Alors qu'une grande partie de la France se targue d'être devenue le premier pays du monde à constitutionnaliser l'avortement, rares ont été ceux qui ont dénoncé un tel changement de société. Lors du vote du Congrès, seuls 72 parlementaires ont exprimé leur refus par les urnes. Un choix courageux, qui n'est pas sans rappeler une histoire moins connue, quoique plus ancienne, celle du roi des Belges, Baudouin.
Remontons un peu le temps : nous sommes en 1990, et la Belgique figure parmi les derniers pays, avec l'Irlande, à ne pas avoir autorisé les femmes à avorter en toute légalité. Mais alors que les députés belges adoptent avec une majorité de voix le projet de loi dépénalisant l'avortement, le roi des Belges, sur le trône depuis 1951, fait face à un cas de conscience majeur. Dans un premier temps, le roi se saisit de sa plume afin d'exprimer son désaccord à son Premier ministre, l'avertissant que ce projet risque d'entraîner "une diminution sensible du respect de la vie de ceux qui sont les plus faibles."
La liberté de conscience vaut-elle pour tous sauf pour le roi ?
"En signant ce projet de loi et en marquant, en ma qualité de troisième branche du pouvoir législatif, mon accord avec ce projet, j’estime que j’assurerais inévitablement une certaine coresponsabilité", écrit-il ainsi, fidèle à ses convictions et à sa foi. "Je sais qu’en agissant de la sorte, je ne choisis pas une voie facile et que je risque de ne pas être compris par un bon nombre de concitoyens. Mais c’est la seule voie qu’en conscience je puis suivre", poursuit le roi avant de questionner : "À ceux qui s’étonneraient de ma décision, je demande : serait-ce normal que je sois le seul citoyen belge à être forcé d’agir contre sa conscience dans un domaine essentiel ? La liberté de conscience vaut-elle pour tous sauf pour le roi ?"
Une crise politique majeure
Ses conseillers s'inquiètent, tentent de le faire changer d'avis : que vont penser ses sujets s'il ne donne pas son consentement ? Mais Baudouin tient. Au point de créer une crise politique majeure dans son propre pays. Car la loi, pour être promulguée, doit nécessairement être sanctionnée par le roi. Si ce dernier refuse, elle ne pourra donc être appliquée. Les parlementaires belges sont dans l'impasse. C'est finalement le Premier ministre qui trouve comment en sortir.

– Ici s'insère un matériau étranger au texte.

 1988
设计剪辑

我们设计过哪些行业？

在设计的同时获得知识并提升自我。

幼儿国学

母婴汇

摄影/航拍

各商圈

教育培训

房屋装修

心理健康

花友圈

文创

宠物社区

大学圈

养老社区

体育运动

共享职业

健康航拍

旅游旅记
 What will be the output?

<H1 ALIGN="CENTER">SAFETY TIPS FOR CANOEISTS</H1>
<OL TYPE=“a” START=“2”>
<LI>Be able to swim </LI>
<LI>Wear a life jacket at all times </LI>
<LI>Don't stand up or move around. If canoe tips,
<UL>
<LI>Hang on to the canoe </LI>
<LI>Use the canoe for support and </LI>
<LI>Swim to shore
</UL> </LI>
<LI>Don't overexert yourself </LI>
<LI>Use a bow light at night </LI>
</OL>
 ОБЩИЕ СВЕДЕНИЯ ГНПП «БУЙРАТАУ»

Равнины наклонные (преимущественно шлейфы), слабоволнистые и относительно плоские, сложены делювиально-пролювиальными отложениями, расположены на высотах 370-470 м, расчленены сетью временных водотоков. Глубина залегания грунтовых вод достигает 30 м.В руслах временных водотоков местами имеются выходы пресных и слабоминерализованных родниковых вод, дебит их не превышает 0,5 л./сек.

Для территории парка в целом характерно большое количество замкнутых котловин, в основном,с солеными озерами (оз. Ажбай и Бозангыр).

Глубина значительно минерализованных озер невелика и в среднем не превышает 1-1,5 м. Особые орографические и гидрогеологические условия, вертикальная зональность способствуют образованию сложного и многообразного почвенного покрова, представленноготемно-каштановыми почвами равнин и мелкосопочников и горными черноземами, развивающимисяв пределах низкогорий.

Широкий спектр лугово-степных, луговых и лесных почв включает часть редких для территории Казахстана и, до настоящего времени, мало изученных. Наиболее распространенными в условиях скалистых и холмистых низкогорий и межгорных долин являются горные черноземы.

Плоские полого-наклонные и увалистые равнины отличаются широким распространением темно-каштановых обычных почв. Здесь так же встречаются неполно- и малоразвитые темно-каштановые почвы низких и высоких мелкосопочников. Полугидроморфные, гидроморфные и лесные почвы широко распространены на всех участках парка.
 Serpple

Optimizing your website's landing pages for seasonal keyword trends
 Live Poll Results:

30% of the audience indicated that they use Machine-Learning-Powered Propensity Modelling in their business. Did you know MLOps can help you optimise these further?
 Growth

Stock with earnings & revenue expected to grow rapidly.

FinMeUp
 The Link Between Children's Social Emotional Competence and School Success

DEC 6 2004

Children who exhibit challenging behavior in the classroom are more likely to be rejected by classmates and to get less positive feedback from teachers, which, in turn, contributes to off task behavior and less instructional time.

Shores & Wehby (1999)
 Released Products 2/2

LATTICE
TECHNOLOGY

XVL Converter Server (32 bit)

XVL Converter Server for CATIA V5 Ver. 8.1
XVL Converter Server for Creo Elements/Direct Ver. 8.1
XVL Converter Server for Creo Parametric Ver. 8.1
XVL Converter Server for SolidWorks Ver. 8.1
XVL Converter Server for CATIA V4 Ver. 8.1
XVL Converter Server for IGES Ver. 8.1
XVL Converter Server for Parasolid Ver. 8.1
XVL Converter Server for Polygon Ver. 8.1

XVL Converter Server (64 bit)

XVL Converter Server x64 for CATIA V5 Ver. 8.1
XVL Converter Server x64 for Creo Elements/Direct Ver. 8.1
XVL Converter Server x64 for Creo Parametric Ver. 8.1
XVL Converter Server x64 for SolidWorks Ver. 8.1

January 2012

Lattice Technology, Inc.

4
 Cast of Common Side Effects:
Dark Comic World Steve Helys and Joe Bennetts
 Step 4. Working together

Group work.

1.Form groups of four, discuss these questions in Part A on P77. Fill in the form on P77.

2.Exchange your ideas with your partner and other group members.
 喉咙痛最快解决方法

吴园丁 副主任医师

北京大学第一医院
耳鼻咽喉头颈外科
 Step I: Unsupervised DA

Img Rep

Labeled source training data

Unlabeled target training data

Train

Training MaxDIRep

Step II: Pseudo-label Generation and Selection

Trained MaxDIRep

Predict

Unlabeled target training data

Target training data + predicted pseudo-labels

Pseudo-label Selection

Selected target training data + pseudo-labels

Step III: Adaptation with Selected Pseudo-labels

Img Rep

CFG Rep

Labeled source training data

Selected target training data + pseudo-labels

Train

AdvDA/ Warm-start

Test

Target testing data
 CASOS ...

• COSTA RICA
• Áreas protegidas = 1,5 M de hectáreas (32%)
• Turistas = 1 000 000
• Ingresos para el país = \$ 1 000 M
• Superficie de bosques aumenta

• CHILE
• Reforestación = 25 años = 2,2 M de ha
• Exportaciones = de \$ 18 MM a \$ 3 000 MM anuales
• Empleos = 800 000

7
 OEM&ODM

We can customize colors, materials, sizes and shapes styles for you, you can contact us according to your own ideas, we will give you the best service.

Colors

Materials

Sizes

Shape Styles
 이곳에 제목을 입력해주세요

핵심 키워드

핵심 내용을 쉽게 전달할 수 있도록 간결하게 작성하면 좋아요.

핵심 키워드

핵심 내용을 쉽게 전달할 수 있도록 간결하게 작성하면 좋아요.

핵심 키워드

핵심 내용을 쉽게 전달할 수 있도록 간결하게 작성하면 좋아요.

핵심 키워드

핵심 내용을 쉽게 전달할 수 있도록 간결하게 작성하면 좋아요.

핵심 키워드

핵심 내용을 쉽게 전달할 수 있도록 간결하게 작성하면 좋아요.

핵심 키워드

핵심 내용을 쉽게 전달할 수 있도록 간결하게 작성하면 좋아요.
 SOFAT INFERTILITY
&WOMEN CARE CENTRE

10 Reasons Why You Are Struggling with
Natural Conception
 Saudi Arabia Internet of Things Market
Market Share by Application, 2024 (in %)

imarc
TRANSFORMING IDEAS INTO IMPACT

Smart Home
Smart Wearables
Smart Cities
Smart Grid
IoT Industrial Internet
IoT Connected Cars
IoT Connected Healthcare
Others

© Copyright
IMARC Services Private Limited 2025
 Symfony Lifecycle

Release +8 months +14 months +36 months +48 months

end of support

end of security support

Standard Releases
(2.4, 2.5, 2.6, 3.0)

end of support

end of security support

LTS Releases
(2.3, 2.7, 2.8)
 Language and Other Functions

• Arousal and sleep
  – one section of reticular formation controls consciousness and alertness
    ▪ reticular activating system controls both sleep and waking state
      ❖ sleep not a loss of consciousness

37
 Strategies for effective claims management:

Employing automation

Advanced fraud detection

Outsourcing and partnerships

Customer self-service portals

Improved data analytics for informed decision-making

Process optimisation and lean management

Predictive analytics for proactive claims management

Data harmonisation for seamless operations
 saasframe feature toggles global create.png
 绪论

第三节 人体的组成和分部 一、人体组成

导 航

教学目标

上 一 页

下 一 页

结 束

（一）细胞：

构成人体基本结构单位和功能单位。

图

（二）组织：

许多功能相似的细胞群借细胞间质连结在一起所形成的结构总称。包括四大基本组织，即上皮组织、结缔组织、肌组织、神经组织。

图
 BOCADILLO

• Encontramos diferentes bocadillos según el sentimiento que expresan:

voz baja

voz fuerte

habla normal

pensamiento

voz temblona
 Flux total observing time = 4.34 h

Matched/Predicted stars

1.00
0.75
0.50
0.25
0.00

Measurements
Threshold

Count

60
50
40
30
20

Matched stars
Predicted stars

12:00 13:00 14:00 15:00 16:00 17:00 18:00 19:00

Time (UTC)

Il décide d'utiliser l'article 82 de la Constitution belge, à l'époque article 93, qui permet de déclarer le roi... Dans l'impossibilité de régner. "Si le Roi se trouve dans l'impossibilité de régner, les ministres, après avoir fait constater cette impossibilité, convoquent immédiatement les Chambres. Il est pourvu à la tutelle et à la régence par les Chambres réunies", proclame ainsi la Constitution. Ce tour de passe-passe constitutionnel permet donc au conseil des ministres de signer, en lieu et place du roi, la proposition de loi dépénalisant l'avortement contre laquelle le roi Baudouin lutte. Ce dernier voit donc sa conscience préservée, comme il l'avait expressément requis, et retrouve l'ensemble de ses pouvoirs deux jours plus tard.
Une loi douloureuse pour le roi Baudouin à plus d'un titre. Marié à Fabiola de Mora y Aragón, il rêvait avec son épouse d’avoir une famille nombreuse. Cinq fois Fabiola a été enceinte. Cinq fois elle a perdu son enfant après plusieurs mois de grossesse et d’espoir. Avec leur foi, ils ont accepté puis transcendé cette épreuve, en avançant "au large", à leur façon, malgré l’hostilité de groupes d’extrême-gauche qui organisaient sous leurs fenêtres des manifestations exigeant la démission de ce couple royal sans "prince héritier". Leur amour et un grand souci de communication entre eux leur ont permis de résister à ces pressions cruellement ressenties. L’adoption de la loi sur la légalisation de l’IVG a été, pour eux peut-être plus que pour d’autres, une grande souffrance. Ils avaient expérimenté si tristement tous deux, le prix de la vie et de la mort d’un embryon.